FORMER President of Zambia Rupiah Banda is the guest speaker at a two-day seminar on presidential election run-offs starting this morning in Nairobi.
Banda lost power to the current President Michael Sata in September 2011 after serving for only one term. He lost by about 200,000 votes. He had trounced Sata by just 35,000 votes in the 2008 run-off triggered by death of President Levy Mwanawasa.
Independent Electoral and Boundaries Commission chair Issack Ahmed is slated to brief participants on the commission's readiness to conduct a presidential run-off.
This will be the first time the country will be conducting a presidential run-off.
The forum is organised by the IEBC, Judiciary, Kenyatta University and Electoral Institute for Sustainable Democracy.
"The conference contemplates a possible presidential run-off election as stated under Article 138 of the constitution. This will be a historic electoral occurrence and hence the need to reflect on the possible challenges, opportunities and preparedness," said Lilian Arika, the CEO of the Judiciary Working Committee on Elections Preparations.
Other guest speakers at the forum are deputy chair of Ghanaian Electoral Commission Amadu Sulley, former director of elections in Senegal Macoumba Coume, andformer electoral commissioner Ken Nyaundi.
Both Ghana and Senegal have run-off arrangements and have experience actual run-offs. In the December 2008 Ghanaian presidential elections, no candidate received the more than 50 per cent of the votes as required by the country's laws.

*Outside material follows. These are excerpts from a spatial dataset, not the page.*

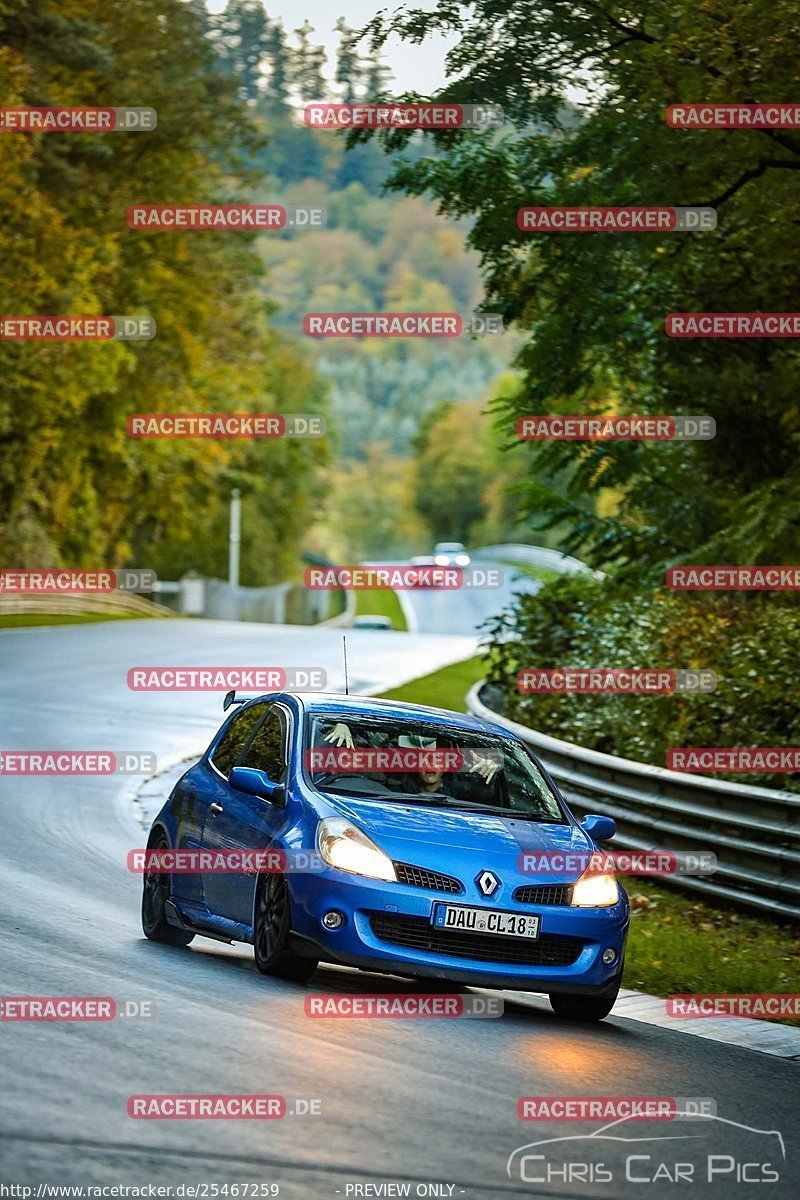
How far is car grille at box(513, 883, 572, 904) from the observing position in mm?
9164

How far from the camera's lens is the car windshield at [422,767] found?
980 centimetres

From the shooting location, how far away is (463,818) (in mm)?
9578

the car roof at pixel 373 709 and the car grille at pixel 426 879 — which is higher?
the car roof at pixel 373 709

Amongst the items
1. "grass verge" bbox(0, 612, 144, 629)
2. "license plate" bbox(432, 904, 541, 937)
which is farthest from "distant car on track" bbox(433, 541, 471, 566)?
"license plate" bbox(432, 904, 541, 937)

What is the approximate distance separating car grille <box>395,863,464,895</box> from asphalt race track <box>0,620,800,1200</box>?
2.15 feet

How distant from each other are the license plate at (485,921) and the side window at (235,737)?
2.03 metres

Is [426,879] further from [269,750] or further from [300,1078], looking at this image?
[300,1078]

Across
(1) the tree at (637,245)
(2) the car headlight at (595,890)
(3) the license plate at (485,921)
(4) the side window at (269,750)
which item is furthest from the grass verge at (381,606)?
(3) the license plate at (485,921)

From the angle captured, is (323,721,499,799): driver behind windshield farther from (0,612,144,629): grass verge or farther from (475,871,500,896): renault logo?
(0,612,144,629): grass verge

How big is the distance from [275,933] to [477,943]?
976 millimetres

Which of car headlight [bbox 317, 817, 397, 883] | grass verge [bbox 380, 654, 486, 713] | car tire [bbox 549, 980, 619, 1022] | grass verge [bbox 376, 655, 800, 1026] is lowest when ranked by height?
grass verge [bbox 380, 654, 486, 713]

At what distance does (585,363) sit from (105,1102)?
50.5 feet

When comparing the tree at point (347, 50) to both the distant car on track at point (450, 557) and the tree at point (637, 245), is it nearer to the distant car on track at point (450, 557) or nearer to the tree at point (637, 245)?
the tree at point (637, 245)

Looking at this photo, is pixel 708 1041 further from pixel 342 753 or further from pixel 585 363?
pixel 585 363
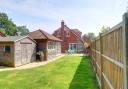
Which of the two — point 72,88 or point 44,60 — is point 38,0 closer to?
point 44,60

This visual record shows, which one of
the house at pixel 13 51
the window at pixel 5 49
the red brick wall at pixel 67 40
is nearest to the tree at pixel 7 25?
the red brick wall at pixel 67 40

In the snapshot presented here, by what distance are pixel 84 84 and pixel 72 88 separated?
1.10 meters

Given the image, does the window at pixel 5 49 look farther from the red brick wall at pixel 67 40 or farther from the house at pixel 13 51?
the red brick wall at pixel 67 40

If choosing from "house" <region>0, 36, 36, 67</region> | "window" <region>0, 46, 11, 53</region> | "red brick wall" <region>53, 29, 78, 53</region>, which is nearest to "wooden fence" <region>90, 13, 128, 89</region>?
"house" <region>0, 36, 36, 67</region>

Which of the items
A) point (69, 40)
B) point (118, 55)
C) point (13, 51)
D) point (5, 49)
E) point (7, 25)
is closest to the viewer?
point (118, 55)

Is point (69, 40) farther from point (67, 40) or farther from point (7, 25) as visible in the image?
point (7, 25)

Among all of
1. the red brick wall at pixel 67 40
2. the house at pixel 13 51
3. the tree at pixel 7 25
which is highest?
the tree at pixel 7 25

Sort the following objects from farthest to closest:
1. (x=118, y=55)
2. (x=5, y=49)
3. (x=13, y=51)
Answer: (x=5, y=49) → (x=13, y=51) → (x=118, y=55)

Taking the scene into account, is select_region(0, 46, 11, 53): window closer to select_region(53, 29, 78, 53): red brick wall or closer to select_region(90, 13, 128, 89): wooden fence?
select_region(90, 13, 128, 89): wooden fence

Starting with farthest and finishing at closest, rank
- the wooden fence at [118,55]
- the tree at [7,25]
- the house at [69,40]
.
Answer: the tree at [7,25]
the house at [69,40]
the wooden fence at [118,55]

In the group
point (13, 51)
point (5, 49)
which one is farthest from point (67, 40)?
point (13, 51)

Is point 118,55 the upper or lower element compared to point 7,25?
lower

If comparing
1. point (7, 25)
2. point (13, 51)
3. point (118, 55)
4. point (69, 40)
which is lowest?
point (13, 51)

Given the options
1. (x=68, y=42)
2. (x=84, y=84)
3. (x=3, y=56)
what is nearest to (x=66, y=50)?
(x=68, y=42)
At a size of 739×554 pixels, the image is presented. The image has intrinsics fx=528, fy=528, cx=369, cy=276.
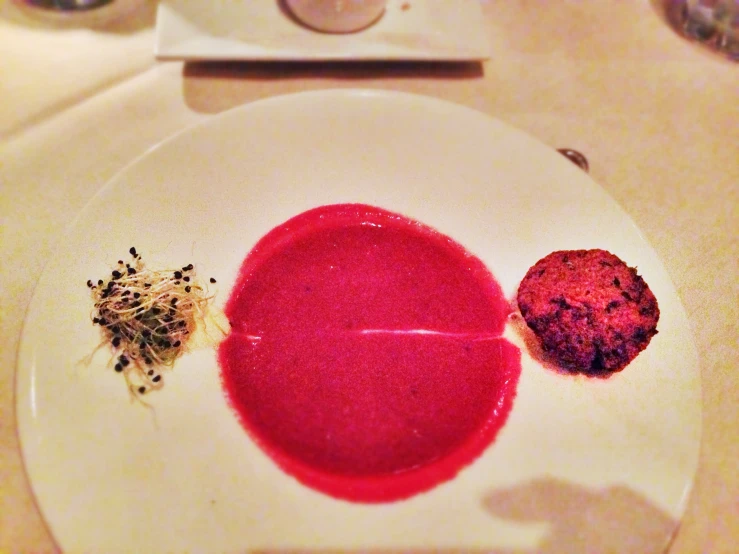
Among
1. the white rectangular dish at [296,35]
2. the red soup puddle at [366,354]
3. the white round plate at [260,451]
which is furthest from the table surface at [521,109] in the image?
the red soup puddle at [366,354]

A run off was held later in the same month between the two candidates who had most votes- Nana Akufo0Addo and John Atta Mills. Mills was later declared the winner with a margin of less than one per cent.
In March last year, Senegal conducted a run-off election pitting the eventual winner and current president Macky Sall against immediate former president Abdoulaye Wade.
Kenyan pollsters have in the past predicted a run-off after the March 4 election. The run-off will be held if the winning candidate misses out on the 50 per cent plus one vote or fails to clinch 25 per cent of votes in at least 24 counties.
The run-off will be limited to two candidates- the one who attained the highest and the other with second highest number of votes.
"The conference will be a neutral platform where the academia and practitioners can have a discourse on the theoretical and practical aspects of an election run-off," Arika who is also a magistrate said.
The Supreme Court has already said it will entertain disputes arising from the conduct of the first round election. The 30 day period within which the second round elections will be held start counting after the Supreme Court issues its verdict.